## [PROBLEMS TO WORK ON]
a – Echo the passage on Delta methylmercury word for word, from "As with many" up to and including "for the remedies.".
b – For each statement below, say yes or no depending on whether it agrees with the passage on Delta methylmercury, and quote the exact words from the passage that decide it. (i) Full implementation of the TMDL is expected to take about 20 years. (ii) The TMDL's fish consumption goals allow twelve ounces of fish per week. (iii) John Herrick's agency primarily represents farmers in the South Delta.

## [TEXT PROVIDED]
☆ ☆ ☆
One major weakness of the Delta Methylmercury TMDL is that it will not be fully implemented for approximately 20 years – leaving fish consumers and the ecosystem exposed to high levels of methylmercury for another generation. Additionally, fish consumption goals contained in the TMDL are limited to only eight ounces of fish per week even after the TMDL is fully implemented. This is likely far less than is consumed by some who fish in the Delta.
Environmental justice advocates, including tribal representatives and those from the Southeast Asian and African American communities, are disappointed with this target. They have, however, indicated a commitment to work with the State and Regional Water Boards to educate regular consumers of Delta fish and reduce consumption to safe levels. Alexis Strauss, Water Division Director of U.S. EPA Region 9, stated EPA's willingness to support education efforts with financial and technical assistance.
As with many of California's water problems, many realize that the issue of mercury contamination is a persistent and important problem, yet few are willing to take on the burden of paying for the remedies.
John Herrick from the South Delta Water Agency, which primarily represents farmers in the South Delta, felt his constituents were being forced to spend a disproportionate amount on long-term monitoring, since their operations possibly contribute only about 2% of the methylmercury found in the Delta.
☆ ☆ ☆
[Image-based spatial reasoning data]
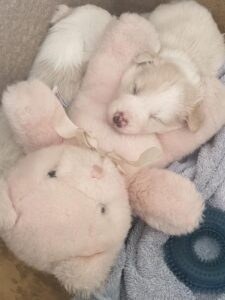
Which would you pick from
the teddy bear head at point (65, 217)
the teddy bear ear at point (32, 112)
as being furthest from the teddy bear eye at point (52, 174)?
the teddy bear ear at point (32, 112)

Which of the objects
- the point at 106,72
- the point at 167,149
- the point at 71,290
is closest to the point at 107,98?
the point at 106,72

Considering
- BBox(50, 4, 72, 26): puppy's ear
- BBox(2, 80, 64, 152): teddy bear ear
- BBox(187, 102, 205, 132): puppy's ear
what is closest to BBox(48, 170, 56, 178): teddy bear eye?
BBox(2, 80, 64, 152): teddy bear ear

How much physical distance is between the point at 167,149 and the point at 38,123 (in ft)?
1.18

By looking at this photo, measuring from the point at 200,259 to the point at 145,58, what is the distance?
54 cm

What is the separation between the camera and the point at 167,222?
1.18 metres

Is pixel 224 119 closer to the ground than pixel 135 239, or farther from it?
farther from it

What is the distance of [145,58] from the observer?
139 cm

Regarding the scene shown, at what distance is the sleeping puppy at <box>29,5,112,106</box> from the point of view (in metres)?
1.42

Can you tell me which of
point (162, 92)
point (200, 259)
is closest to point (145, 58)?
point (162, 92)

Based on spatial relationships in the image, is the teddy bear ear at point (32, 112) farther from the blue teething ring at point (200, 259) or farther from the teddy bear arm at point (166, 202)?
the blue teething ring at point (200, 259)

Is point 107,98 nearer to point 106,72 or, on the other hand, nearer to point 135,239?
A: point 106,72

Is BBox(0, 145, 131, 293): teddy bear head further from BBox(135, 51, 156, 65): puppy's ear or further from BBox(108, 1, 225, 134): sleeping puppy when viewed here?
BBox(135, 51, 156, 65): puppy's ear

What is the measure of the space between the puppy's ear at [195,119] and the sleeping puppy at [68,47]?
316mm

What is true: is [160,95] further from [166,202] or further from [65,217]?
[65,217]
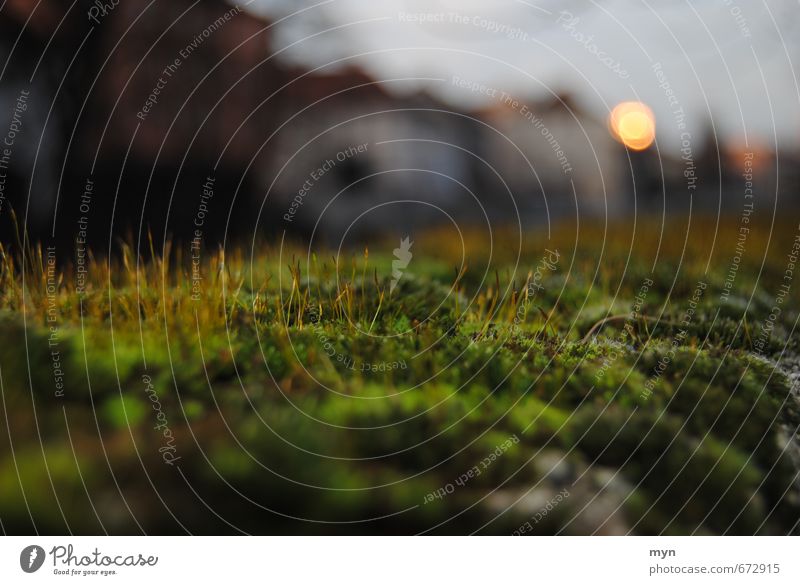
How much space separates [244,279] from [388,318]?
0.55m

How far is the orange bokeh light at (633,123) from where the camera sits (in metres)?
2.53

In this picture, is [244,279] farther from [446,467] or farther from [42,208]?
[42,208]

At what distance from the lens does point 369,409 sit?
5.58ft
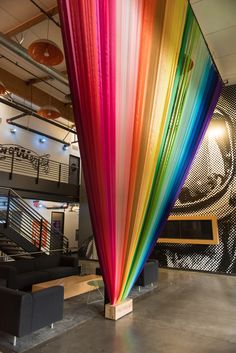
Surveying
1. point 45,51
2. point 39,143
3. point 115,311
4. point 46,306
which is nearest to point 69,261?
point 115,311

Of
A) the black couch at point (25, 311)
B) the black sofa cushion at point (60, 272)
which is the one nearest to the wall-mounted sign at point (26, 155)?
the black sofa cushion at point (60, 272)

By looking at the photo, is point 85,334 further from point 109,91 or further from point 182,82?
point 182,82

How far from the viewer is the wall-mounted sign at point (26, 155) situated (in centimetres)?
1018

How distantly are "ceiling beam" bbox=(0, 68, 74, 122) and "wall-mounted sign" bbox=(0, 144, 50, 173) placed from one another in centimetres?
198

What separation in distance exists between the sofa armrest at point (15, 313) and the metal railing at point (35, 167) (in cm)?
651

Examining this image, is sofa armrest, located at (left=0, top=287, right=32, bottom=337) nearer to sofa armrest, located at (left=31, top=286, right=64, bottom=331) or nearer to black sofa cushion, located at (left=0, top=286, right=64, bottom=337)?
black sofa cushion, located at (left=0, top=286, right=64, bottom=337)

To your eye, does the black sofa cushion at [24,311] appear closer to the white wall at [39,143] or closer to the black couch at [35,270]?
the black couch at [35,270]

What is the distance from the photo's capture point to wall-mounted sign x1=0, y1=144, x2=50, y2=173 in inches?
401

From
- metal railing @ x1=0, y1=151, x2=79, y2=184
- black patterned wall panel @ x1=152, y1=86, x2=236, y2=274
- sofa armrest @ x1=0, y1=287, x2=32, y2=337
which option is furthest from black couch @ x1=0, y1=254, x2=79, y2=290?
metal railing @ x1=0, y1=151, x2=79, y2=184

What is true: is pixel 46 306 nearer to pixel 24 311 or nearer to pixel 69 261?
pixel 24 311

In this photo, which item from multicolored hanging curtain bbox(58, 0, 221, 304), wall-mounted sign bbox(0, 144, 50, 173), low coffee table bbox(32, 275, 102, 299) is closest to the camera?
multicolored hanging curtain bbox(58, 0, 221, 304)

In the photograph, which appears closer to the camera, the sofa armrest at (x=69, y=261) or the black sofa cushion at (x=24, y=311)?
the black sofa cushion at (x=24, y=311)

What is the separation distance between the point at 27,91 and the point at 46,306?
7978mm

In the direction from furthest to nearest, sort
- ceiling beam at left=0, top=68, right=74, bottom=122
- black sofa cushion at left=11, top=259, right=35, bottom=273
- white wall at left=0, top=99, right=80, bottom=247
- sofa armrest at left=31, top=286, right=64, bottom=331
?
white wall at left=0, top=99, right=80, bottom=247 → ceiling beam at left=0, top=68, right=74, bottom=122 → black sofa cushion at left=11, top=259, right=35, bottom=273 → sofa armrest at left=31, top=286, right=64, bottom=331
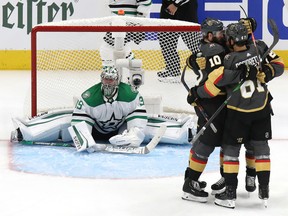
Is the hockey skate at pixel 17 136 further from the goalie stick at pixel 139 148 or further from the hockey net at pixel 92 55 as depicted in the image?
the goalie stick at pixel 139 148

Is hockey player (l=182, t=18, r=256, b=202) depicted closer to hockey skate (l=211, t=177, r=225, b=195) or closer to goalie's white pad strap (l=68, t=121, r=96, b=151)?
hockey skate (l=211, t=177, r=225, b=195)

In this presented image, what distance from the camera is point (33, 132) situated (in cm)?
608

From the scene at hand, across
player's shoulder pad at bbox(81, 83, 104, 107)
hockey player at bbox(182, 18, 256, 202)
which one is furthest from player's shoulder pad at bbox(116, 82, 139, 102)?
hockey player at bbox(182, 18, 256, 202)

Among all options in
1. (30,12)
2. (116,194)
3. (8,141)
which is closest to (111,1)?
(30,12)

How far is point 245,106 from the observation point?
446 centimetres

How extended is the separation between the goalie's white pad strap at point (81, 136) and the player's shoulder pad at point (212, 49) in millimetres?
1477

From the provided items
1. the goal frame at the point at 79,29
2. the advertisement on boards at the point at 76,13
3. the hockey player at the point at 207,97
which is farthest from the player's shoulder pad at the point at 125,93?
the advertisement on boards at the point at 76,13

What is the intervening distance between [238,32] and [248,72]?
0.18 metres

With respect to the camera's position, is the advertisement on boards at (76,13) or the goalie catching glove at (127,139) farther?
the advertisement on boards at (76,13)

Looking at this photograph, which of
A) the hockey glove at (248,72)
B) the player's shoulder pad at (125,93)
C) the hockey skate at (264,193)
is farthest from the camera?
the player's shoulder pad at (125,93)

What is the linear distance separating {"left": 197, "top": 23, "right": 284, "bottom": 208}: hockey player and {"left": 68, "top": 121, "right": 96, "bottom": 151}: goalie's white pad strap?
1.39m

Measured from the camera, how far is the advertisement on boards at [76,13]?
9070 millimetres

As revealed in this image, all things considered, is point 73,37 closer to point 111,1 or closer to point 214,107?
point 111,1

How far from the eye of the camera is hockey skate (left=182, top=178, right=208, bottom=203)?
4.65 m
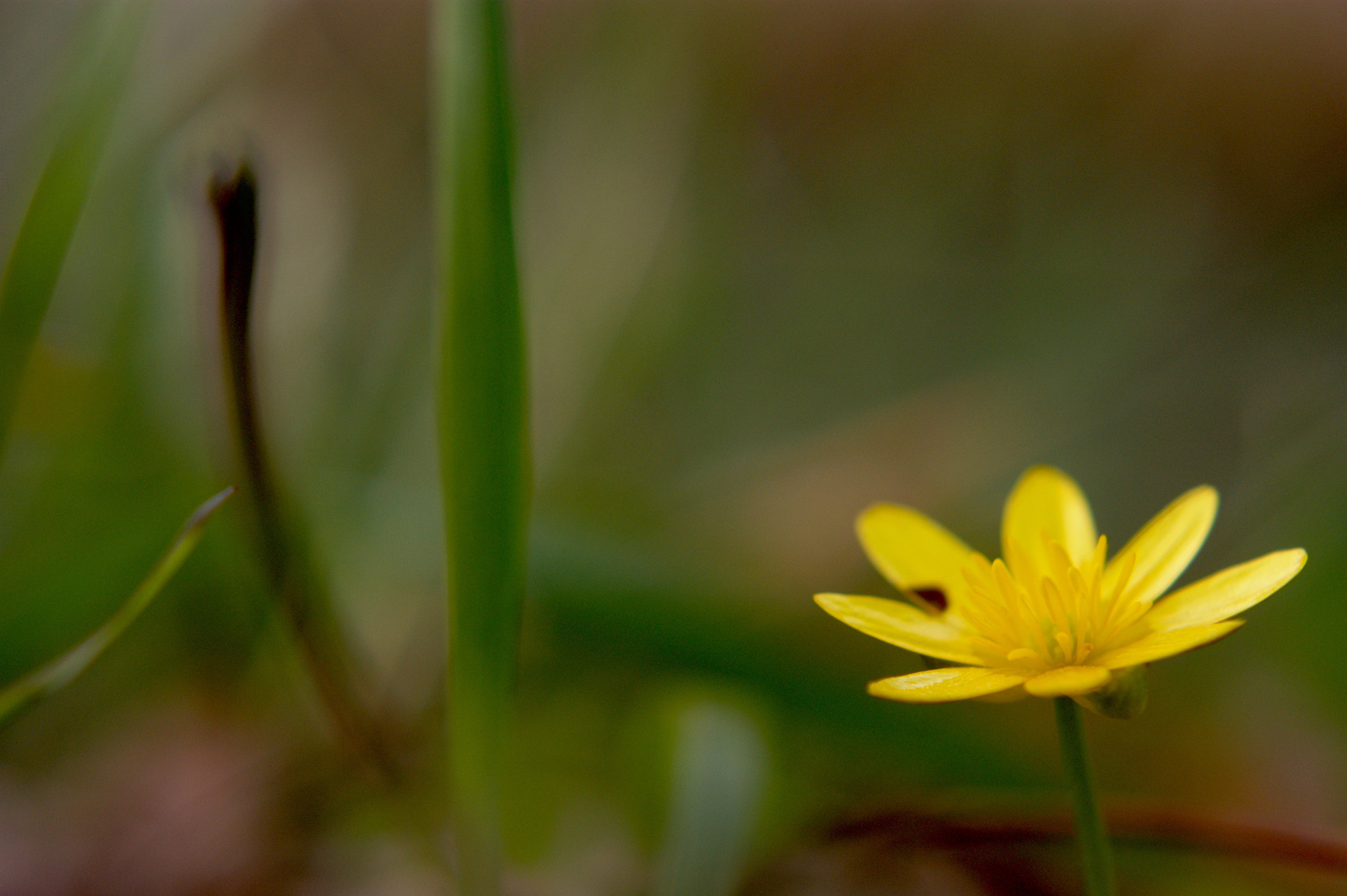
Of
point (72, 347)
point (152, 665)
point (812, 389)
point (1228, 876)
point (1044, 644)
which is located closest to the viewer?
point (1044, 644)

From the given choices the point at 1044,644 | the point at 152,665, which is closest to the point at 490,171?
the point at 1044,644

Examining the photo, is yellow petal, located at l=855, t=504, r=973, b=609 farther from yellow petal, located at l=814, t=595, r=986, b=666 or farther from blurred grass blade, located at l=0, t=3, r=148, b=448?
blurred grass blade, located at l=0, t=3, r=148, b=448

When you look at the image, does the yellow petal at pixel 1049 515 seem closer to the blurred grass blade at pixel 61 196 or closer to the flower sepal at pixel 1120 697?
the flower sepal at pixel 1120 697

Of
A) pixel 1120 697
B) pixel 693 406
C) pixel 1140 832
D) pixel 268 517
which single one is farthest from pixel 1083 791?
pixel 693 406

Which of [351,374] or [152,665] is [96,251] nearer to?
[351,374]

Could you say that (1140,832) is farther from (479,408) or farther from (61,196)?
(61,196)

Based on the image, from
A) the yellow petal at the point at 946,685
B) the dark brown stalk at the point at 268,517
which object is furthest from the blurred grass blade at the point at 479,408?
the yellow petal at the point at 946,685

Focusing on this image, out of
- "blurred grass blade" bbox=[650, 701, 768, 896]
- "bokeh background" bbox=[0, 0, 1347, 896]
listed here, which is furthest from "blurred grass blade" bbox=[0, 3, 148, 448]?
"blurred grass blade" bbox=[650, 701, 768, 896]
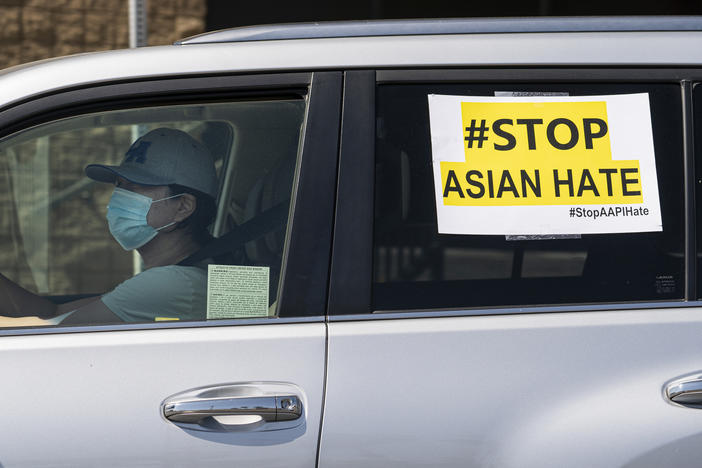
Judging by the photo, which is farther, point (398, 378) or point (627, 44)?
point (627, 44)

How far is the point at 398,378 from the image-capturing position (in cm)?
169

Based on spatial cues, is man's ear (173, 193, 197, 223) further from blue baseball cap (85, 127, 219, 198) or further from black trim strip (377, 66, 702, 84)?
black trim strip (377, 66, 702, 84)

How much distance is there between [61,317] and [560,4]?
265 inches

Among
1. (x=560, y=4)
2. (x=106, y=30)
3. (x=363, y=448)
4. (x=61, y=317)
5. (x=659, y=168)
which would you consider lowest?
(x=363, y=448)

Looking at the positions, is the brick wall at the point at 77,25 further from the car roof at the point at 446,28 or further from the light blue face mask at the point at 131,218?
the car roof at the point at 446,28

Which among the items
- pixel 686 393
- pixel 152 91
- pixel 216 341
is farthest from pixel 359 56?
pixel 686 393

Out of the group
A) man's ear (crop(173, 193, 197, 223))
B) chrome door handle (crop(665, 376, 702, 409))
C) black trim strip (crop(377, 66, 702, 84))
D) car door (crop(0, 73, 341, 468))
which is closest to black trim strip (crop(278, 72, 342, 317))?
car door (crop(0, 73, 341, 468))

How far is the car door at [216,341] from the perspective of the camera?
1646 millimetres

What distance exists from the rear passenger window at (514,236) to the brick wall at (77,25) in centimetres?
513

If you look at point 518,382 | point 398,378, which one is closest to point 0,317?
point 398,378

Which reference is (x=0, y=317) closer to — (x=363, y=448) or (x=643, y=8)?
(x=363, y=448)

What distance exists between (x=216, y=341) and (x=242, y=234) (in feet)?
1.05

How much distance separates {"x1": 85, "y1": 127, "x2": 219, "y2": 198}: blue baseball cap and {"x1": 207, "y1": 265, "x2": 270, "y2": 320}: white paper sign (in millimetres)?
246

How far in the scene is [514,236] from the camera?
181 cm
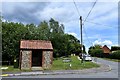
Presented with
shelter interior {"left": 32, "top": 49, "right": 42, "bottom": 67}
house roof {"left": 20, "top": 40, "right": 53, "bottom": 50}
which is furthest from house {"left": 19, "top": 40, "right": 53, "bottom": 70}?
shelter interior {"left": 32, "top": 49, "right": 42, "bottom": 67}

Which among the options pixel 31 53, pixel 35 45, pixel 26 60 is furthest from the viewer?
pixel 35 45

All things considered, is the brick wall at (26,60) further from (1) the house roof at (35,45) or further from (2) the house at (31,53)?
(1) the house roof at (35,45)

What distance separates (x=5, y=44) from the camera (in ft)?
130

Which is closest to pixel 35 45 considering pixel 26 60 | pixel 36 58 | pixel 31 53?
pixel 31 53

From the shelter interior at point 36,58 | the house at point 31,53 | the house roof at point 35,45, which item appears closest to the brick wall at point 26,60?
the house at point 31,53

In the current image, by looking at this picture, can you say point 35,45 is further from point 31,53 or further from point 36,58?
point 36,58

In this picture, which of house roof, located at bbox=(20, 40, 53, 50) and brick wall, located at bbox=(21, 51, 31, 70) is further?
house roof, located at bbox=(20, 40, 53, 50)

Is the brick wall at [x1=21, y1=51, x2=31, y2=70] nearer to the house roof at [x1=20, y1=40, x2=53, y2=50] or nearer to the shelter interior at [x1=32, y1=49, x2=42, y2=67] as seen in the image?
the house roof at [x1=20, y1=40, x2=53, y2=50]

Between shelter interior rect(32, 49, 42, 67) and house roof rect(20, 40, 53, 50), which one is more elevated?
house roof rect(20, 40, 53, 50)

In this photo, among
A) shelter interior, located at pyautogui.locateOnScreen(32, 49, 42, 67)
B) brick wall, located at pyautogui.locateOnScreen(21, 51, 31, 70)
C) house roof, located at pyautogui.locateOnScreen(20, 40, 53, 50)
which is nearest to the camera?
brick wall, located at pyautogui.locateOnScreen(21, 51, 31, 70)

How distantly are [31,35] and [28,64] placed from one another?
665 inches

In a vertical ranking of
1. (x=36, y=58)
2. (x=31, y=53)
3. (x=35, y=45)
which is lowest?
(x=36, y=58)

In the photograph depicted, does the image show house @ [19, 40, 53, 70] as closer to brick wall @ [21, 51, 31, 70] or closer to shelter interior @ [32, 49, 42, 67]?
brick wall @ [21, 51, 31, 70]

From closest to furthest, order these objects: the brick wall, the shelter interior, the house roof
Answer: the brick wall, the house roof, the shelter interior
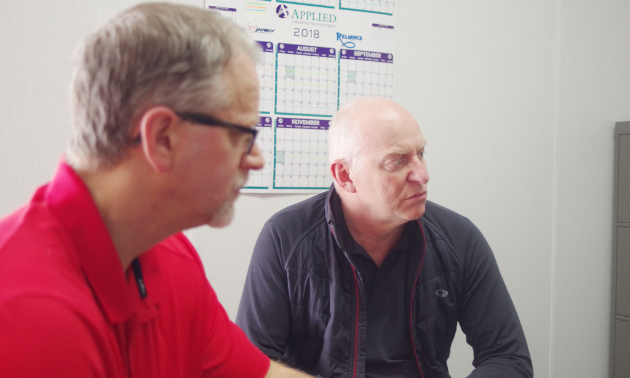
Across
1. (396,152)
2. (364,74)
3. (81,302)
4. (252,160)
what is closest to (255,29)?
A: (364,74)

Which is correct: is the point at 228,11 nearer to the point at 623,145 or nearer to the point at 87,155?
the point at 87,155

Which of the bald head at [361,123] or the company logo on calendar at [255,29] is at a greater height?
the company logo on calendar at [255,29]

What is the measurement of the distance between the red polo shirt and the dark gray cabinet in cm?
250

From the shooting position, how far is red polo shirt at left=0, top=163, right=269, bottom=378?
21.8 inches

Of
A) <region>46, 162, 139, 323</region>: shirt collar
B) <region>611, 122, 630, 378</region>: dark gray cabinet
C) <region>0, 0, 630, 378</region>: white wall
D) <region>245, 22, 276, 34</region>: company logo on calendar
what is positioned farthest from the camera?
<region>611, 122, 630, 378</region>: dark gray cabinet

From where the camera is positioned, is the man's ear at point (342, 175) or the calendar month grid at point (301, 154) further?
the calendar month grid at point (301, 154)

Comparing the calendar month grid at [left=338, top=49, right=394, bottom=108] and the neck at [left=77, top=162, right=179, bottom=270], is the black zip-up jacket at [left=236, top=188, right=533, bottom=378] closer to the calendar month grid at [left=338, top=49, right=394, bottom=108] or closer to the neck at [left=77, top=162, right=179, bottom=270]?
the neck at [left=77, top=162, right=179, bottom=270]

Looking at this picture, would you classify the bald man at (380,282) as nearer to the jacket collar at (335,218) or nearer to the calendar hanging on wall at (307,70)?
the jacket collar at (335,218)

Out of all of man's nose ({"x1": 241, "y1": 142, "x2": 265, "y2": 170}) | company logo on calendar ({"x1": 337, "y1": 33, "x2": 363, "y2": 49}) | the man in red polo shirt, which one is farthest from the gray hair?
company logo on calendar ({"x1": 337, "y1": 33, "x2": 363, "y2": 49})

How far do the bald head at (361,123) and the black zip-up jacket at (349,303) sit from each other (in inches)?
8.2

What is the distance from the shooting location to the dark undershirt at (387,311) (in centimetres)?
☆ ☆ ☆
## [SOLUTIONS TO THE TASKS]
a –
As with many of California's water problems, many realize that the issue of mercury contamination is a persistent and important problem, yet few are willing to take on the burden of paying for the remedies.

b –
(i) Yes: "it will not be fully implemented for approximately 20 years"
(ii) No: "limited to only eight ounces of fish per week"
(iii) Yes: "the South Delta Water Agency, which primarily represents farmers in the South Delta"